- _SUPPLIED PASSAGE_
|---|

PDA

View Full Version : I broke my freezer unit. need answers!


Krusty
12-11-01, 06:27 PM
Ok, so I had this small freezer that was about 2 feet on each end. Over the past couple days, I tore the thing apart so I now have just the parts needed to freeze stuff, namely the compressor, evaporator coils, and condensor coils.

The plan was to use this to chill water, but I have encountered my first problem. While moving some parts around to get everything looking good, I accidently bent part of the condensor coils, which are not made of copper. I freaked out when I heard the leaking sound and tried pinching off the copper tubing to temporarily stop the leak. Of course that didn't work.

Anyways, now I have a perfectly good freezer unit that has a broken piece of tubing that needs fixing and some freon filling to get done.

My question is this: The condensor coils are about 1/4" thick and form a crappy radiator. Could I completely replace this with a car radiator that has 1/2" coils in it?

|---|

- _SUPPLIED MATERIAL_

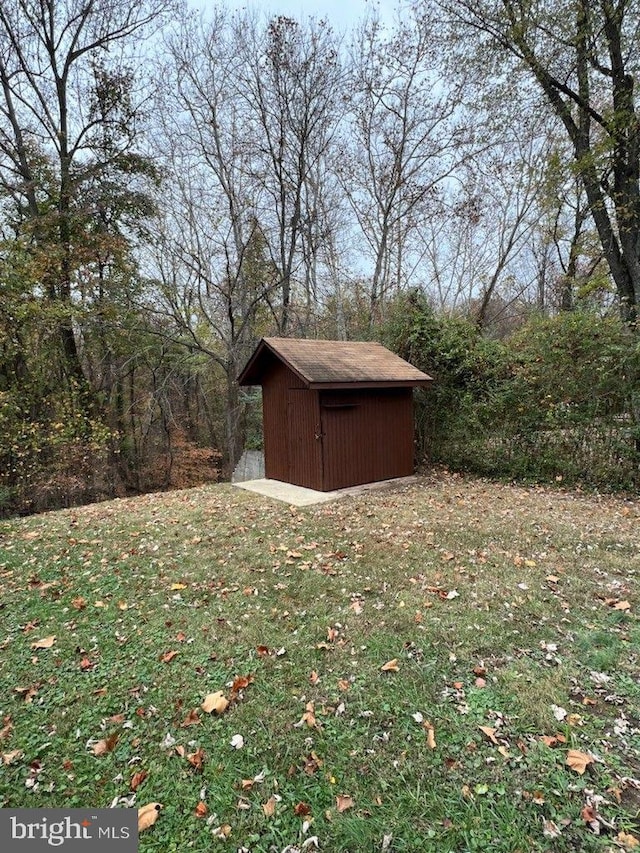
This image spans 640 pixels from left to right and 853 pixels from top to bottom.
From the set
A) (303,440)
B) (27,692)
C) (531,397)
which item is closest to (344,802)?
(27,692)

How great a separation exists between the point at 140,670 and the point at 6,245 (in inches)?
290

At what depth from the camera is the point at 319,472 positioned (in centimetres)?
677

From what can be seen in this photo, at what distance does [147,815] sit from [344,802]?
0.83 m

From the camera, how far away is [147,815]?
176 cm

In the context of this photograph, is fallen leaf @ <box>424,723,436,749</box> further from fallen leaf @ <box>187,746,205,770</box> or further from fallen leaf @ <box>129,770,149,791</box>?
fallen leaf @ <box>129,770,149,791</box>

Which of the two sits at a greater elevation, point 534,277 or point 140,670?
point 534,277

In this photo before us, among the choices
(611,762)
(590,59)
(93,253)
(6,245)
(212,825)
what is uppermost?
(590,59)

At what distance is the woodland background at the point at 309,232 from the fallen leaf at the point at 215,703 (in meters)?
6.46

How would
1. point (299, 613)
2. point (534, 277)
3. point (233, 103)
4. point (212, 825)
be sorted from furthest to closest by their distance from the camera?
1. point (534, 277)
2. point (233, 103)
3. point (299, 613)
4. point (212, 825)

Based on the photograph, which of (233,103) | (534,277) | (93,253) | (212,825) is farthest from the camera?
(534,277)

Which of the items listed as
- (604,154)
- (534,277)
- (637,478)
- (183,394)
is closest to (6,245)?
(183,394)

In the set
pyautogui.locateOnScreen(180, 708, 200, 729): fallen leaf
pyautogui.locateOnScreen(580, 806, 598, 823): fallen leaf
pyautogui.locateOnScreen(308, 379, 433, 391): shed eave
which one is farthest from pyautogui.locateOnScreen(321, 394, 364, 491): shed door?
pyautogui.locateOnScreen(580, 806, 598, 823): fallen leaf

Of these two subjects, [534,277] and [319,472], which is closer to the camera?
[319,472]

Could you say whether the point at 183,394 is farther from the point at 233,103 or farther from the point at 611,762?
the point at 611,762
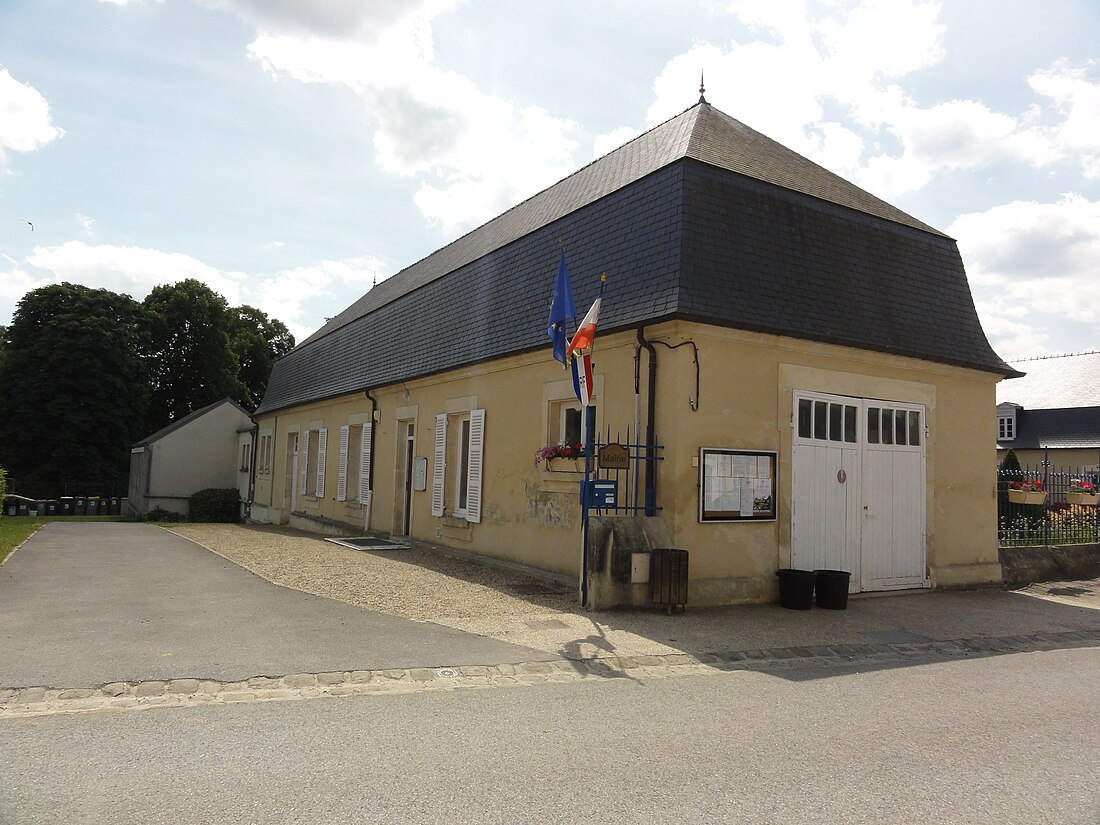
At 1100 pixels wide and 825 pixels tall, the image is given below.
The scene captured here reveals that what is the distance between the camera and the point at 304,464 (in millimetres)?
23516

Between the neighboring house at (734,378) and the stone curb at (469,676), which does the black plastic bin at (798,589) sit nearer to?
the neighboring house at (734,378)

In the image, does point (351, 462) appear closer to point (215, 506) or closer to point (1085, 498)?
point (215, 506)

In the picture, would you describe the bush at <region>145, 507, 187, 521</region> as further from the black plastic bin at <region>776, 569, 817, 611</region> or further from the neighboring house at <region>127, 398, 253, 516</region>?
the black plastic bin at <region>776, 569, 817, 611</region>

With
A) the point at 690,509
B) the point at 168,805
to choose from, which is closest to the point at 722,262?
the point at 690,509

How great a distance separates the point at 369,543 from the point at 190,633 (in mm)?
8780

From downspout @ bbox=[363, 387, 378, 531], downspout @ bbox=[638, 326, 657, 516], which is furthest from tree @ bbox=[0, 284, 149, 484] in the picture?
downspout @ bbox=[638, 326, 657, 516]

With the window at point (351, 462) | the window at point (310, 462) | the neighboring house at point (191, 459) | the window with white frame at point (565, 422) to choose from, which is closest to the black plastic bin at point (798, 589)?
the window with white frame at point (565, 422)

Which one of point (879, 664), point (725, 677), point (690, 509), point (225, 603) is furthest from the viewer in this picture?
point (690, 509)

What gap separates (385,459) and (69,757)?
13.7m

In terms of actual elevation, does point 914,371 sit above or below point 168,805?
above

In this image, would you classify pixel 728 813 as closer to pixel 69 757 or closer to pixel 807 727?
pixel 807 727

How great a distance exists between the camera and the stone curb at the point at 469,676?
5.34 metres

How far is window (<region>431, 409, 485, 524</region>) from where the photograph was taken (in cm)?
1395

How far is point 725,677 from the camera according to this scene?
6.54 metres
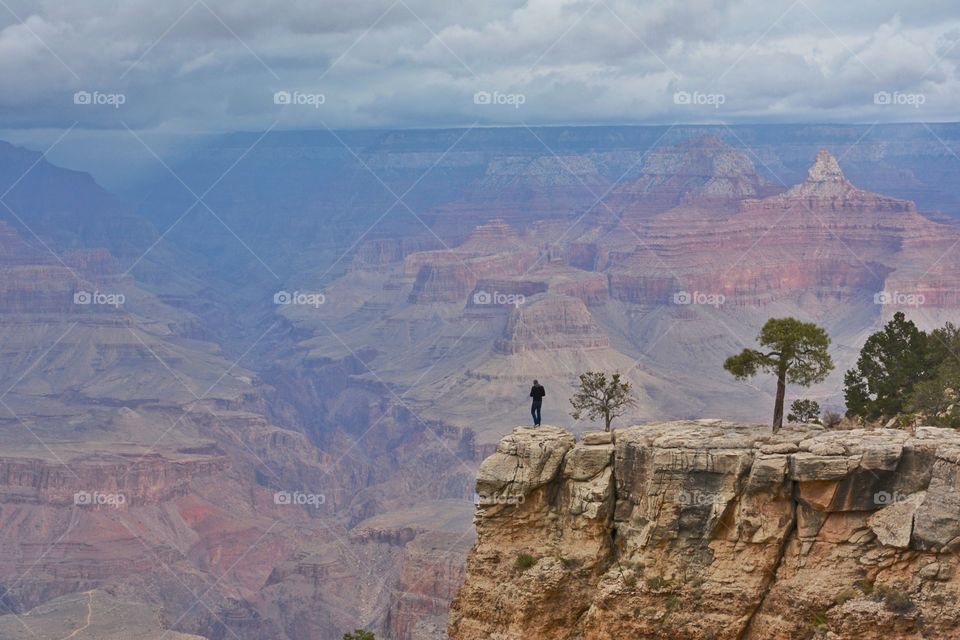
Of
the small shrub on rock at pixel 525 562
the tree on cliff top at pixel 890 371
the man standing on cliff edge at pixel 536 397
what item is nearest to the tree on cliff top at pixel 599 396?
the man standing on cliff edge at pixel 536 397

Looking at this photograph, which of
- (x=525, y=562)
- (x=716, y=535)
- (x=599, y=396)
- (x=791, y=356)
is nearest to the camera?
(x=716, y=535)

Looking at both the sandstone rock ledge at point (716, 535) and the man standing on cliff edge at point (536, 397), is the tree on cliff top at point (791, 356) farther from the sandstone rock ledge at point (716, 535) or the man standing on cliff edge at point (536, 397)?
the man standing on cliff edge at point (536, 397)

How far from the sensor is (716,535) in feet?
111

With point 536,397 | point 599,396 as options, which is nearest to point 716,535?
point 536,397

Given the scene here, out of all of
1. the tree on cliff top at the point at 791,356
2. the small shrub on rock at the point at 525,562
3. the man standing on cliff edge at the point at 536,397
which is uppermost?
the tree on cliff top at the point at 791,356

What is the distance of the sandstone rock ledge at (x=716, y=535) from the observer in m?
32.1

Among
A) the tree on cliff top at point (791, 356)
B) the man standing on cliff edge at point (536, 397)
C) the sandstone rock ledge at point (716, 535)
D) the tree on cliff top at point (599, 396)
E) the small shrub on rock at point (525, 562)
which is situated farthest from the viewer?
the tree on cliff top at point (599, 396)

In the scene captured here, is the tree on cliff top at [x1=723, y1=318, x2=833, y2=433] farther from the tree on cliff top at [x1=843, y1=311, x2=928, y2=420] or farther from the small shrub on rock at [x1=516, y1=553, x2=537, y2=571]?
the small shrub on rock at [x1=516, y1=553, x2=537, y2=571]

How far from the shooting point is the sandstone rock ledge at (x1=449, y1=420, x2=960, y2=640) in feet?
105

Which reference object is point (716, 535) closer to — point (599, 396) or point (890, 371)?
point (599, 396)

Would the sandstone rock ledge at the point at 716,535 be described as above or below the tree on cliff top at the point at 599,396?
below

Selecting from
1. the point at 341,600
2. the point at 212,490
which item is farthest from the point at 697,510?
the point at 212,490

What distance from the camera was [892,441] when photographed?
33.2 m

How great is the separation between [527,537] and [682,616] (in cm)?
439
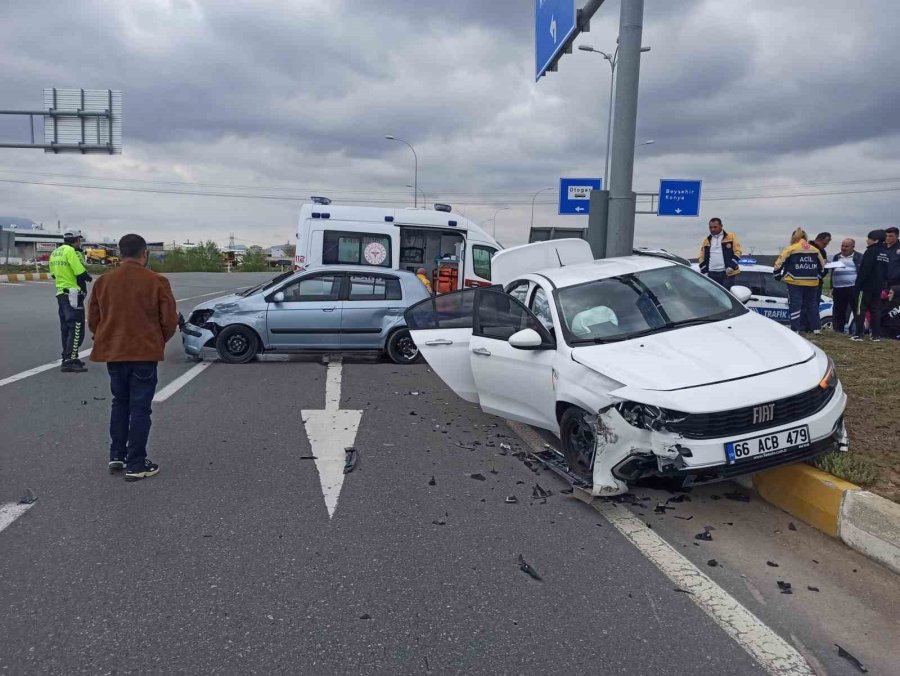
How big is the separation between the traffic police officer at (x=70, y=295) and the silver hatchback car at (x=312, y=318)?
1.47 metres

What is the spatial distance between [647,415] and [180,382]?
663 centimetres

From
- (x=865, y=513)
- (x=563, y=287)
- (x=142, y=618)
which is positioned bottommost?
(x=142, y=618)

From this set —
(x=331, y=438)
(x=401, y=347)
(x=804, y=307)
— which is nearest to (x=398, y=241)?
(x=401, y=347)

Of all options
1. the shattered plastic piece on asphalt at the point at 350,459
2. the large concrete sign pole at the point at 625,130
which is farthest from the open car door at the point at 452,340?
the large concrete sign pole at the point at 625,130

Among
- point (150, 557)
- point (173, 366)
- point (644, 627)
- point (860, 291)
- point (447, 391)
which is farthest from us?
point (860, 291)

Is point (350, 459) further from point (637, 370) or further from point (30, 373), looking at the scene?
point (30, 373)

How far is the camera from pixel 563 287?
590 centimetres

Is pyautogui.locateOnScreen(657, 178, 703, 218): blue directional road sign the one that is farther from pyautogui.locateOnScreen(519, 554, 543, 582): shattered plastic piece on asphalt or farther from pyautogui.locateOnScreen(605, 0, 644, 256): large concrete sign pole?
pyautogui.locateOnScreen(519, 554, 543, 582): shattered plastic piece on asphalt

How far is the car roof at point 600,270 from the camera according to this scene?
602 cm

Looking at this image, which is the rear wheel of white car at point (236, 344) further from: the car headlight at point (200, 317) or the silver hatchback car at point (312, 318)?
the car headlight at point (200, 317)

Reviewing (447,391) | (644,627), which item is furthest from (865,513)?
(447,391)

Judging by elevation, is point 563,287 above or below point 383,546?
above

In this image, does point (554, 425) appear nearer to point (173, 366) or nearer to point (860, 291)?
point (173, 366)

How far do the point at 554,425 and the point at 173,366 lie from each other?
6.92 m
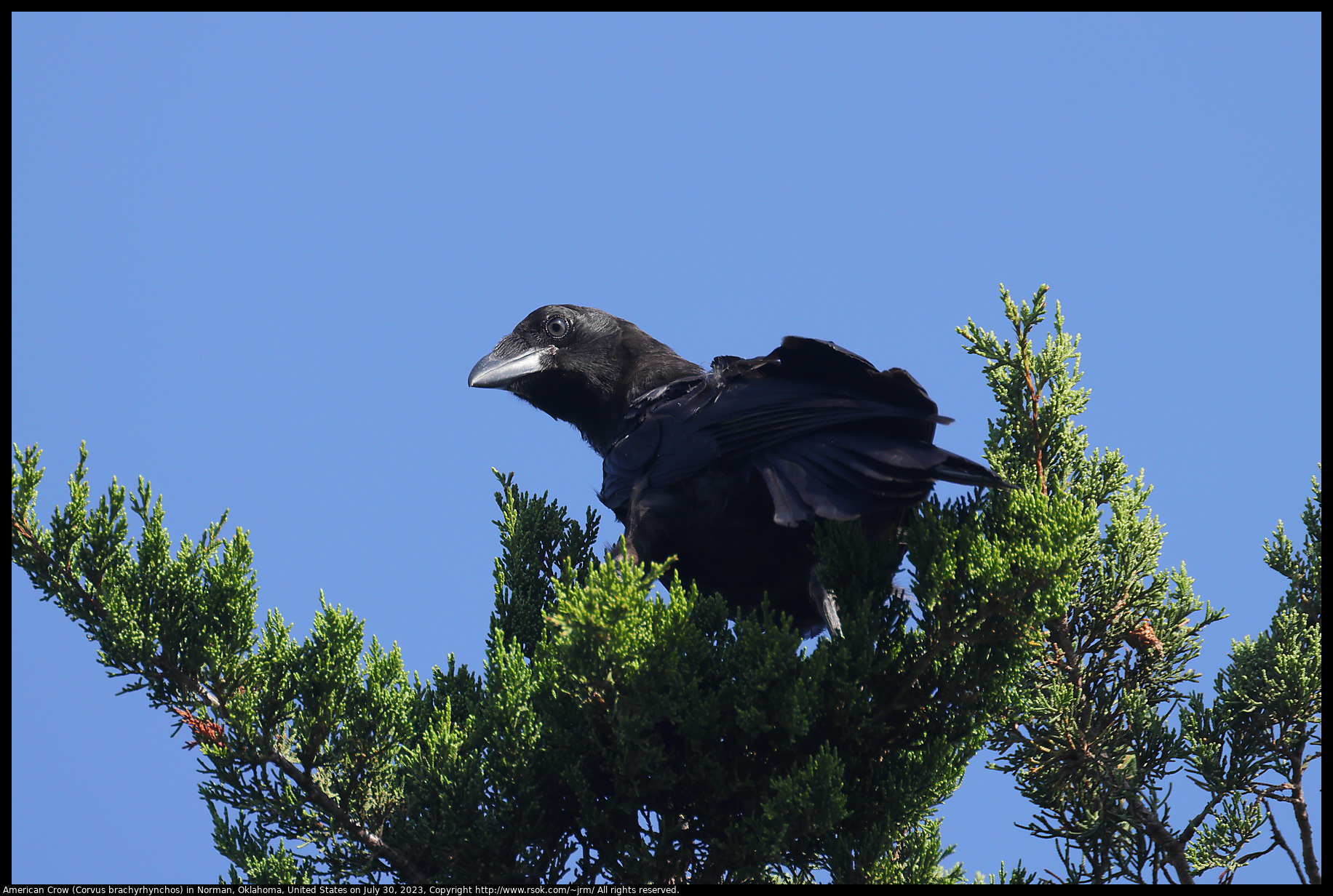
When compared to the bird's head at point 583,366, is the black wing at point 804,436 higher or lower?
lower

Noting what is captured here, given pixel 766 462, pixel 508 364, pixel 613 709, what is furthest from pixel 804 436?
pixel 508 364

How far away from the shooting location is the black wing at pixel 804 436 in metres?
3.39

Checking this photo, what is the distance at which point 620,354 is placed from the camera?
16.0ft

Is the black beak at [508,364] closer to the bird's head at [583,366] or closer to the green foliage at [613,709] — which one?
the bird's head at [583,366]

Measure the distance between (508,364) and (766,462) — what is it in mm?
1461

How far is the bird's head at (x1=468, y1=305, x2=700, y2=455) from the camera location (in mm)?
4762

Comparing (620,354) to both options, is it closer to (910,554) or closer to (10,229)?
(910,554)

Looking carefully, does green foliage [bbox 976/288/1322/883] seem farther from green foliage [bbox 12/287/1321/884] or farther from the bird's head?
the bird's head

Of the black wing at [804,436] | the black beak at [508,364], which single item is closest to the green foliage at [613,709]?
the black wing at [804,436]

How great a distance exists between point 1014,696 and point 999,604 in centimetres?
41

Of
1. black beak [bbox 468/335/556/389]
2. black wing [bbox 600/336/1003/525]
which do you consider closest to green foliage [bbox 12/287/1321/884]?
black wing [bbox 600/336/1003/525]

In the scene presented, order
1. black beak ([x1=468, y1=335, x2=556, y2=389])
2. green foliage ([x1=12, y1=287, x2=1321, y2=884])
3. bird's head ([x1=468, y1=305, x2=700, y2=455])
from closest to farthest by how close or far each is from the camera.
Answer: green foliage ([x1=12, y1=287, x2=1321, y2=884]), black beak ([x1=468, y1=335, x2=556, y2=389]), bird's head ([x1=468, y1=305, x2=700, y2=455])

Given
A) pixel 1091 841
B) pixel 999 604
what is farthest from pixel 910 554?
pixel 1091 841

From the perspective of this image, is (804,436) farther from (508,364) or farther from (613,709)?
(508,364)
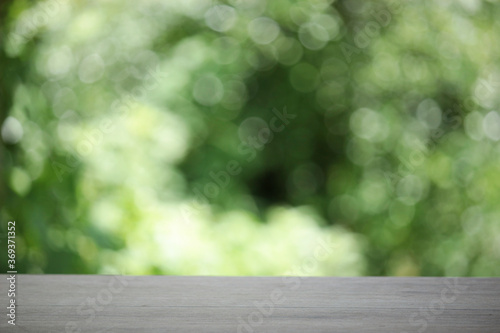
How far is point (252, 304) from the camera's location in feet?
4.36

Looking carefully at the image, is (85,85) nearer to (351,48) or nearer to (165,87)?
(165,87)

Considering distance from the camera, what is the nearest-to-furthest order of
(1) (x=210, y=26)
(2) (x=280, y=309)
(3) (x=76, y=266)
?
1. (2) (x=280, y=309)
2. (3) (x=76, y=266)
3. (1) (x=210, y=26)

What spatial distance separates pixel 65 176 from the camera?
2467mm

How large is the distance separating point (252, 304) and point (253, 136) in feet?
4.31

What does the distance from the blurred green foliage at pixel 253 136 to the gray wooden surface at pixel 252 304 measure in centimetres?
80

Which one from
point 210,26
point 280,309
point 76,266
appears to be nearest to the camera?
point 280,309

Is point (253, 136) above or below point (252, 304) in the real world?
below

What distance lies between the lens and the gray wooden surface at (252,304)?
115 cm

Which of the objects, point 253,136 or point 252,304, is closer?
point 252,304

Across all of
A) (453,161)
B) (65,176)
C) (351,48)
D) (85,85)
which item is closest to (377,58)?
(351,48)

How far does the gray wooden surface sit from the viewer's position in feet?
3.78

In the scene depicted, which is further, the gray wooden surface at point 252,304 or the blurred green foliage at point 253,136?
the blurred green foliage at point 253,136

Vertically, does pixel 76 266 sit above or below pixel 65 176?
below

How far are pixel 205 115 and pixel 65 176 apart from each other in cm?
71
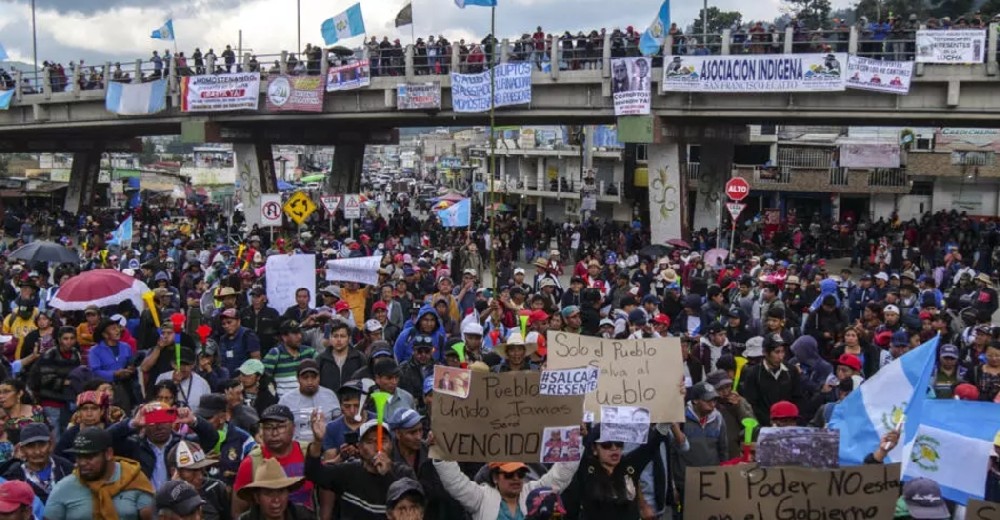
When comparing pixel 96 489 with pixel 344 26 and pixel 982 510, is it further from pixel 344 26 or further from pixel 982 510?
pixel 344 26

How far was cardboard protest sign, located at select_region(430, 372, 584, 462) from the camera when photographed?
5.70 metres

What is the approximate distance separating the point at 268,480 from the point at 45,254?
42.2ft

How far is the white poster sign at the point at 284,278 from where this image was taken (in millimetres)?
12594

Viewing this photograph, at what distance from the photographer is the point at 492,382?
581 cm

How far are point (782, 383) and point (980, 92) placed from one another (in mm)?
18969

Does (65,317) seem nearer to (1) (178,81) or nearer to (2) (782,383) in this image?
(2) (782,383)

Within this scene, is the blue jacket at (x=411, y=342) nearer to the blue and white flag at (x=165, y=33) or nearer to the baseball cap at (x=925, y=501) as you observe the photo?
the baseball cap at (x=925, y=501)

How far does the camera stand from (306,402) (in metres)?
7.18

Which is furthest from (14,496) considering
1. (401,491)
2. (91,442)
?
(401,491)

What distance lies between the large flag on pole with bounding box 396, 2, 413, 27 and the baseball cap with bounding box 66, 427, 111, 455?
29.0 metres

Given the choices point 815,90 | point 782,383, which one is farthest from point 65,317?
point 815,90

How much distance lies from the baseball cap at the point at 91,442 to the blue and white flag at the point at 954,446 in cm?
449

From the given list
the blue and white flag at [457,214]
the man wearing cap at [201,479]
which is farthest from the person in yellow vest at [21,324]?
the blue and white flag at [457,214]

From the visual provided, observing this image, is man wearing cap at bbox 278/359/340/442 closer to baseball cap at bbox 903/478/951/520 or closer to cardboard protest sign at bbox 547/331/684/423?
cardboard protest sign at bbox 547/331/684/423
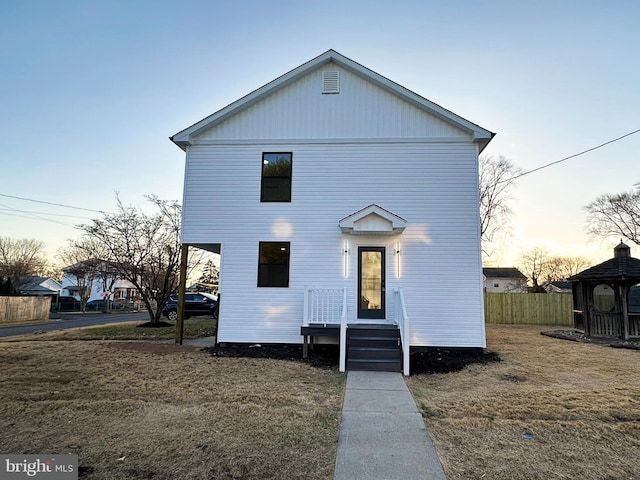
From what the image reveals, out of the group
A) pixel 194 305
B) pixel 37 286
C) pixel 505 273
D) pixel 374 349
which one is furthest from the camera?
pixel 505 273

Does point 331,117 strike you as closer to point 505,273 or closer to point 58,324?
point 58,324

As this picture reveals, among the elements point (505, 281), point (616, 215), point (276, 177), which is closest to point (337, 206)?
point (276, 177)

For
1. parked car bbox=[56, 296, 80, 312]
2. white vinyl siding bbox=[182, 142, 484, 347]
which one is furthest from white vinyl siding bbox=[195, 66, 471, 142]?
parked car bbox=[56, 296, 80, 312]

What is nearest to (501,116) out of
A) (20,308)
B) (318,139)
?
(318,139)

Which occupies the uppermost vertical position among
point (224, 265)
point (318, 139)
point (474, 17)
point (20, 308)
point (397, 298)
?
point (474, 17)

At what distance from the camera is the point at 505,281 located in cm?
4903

|---|

- _TO-DO LIST_
1. Retype the portion of the freezer forum post starting with "View Full Version" and going on through "and condensor coils.".
2. According to the freezer forum post, how thick are the condenser coils?

- _SOLUTIONS BY TASK_
1.
View Full Version : I broke my freezer unit. need answers!


Krusty
12-11-01, 06:27 PM
Ok, so I had this small freezer that was about 2 feet on each end. Over the past couple days, I tore the thing apart so I now have just the parts needed to freeze stuff, namely the compressor, evaporator coils, and condensor coils.

2. About 1/4" thick.